• [EXERCISE PASSAGE]:
=====

Where Is My Clit and Why Is It Hard to Find?

The clitoris is located at the top of your vulva, where your inner labia meet. If you place your fingers at the front of your vulva and gently press upward toward your pubic bone, you’ll feel a small, rounded bump underneath a fold of skin. That bump is the glans, the external tip of the clitoris, and it’s the most nerve-dense spot on the human body.

Where Exactly to Look

Start by getting comfortable and using a handheld mirror. Sit or lie back, spread your outer labia apart, and look at the very top of the opening where your inner labia come together. You’ll see a small hood of skin, sometimes called the clitoral hood, that covers and protects the glans underneath. Gently pull that hood upward or back toward your belly, and the glans will become visible or more prominent beneath your fingertip.

The glans sits above your urethral opening (where urine comes out) and well above your vaginal opening. Think of it as the northernmost point of your vulva. In most people, the glans measures roughly 5 millimeters long and 3 to 4 millimeters across, about the size of a small pea. But there’s a wide range of normal. Some are larger, some smaller, some sit more prominently, and some are almost entirely tucked under the hood.

Why It Might Be Hard to Find

Several things can make the clitoris tricky to locate at first. If the clitoral hood is thicker or covers more of the glans, you may not see it without gently retracting the skin. In some people, the glans barely protrudes at all, so touch becomes more reliable than sight. Rather than looking for a visible bump, try using a fingertip to feel for a firm, rounded structure just beneath the skin at the top of your vulva. It will feel distinctly different from the softer tissue around it.

=====

• [Dataset excerpts]:
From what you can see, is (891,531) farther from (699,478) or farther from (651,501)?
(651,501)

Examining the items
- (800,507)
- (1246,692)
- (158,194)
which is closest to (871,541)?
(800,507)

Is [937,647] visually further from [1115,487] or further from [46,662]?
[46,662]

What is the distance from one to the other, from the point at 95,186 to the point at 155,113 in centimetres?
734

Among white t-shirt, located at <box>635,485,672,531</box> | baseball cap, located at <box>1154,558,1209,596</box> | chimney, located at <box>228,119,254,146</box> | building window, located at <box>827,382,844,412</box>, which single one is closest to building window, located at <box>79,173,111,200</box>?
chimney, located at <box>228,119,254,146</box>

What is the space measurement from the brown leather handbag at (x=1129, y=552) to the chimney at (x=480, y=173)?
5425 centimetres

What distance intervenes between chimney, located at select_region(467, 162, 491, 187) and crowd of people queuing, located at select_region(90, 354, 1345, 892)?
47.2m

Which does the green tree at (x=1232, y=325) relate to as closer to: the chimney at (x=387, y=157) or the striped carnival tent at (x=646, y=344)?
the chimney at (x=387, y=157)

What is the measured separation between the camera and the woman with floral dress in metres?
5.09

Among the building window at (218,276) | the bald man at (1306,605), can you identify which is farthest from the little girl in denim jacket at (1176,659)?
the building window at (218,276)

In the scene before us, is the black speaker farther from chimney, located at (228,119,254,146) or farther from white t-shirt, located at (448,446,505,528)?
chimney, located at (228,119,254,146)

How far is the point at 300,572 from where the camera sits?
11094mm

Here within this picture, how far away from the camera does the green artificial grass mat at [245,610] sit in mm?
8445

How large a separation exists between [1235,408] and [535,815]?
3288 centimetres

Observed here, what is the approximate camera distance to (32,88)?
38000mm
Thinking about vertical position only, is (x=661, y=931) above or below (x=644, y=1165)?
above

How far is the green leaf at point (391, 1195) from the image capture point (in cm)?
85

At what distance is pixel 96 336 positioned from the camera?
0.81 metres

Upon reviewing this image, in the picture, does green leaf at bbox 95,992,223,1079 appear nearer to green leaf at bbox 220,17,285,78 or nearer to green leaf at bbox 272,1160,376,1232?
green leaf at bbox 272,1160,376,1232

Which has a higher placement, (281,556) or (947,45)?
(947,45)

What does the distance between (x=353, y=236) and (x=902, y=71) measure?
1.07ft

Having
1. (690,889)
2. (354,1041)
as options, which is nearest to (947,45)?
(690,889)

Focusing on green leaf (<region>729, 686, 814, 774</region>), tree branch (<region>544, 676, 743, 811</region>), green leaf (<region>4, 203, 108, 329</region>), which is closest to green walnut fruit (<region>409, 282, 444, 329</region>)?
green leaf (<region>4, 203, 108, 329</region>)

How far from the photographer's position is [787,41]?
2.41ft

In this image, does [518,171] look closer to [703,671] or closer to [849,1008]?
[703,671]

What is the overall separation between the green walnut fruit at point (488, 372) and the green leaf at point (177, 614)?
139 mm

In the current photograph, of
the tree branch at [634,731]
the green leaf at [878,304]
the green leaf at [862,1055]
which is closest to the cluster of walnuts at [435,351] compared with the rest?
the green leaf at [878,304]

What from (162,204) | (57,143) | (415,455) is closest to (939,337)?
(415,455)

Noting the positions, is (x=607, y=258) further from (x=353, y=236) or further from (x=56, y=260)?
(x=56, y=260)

=====

• [USING THE INFORMATION]:
a. Rewrite the passage on locating the clitoris between "Where Exactly to" and "under the hood.", inclusive, putting "small mirror" in place of "handheld mirror".
b. Extend the passage on locating the clitoris beyond its final sentence.
These lines have no connection to the passage on locating the clitoris.

• [RESULTS IN ORDER]:
a.
Where Exactly to Look

Start by getting comfortable and using a small mirror. Sit or lie back, spread your outer labia apart, and look at the very top of the opening where your inner labia come together. You’ll see a small hood of skin, sometimes called the clitoral hood, that covers and protects the glans underneath. Gently pull that hood upward or back toward your belly, and the glans will become visible or more prominent beneath your fingertip.

The glans sits above your urethral opening (where urine comes out) and well above your vaginal opening. Think of it as the northernmost point of your vulva. In most people, the glans measures roughly 5 millimeters long and 3 to 4 millimeters across, about the size of a small pea. But there’s a wide range of normal. Some are larger, some smaller, some sit more prominently, and some are almost entirely tucked under the hood.

b.
Arousal also makes a difference. When you’re sexually stimulated, blood flow increases and the tissue swells, sometimes doubling in size. This makes the glans push outward from under its hood, becoming easier to see and feel. If you’ve been trying to find it in a completely unaroused state, that’s one reason it may seem elusive.

What You’re Actually Touching

The small bump you feel on the surface is only a fraction of the whole structure. The full clitoris is shaped like an upside-down wishbone and extends 3.5 to 4.25 inches inside your body. Two internal legs branch downward from the external tip, surrounding the vaginal canal and urethra. Between those legs, a pair of bulbs sit along the vaginal wall and swell with blood during arousal.

This internal network is why pressure applied to areas beyond just the external tip can also feel pleasurable. The tissue you can see and touch directly, the glans, contains over 10,000 nerve fibers, according to research from Oregon Health & Science University. That’s more than any other structure of comparable size in the human body, and it doesn’t include the additional smaller nerves that branch throughout the internal portions.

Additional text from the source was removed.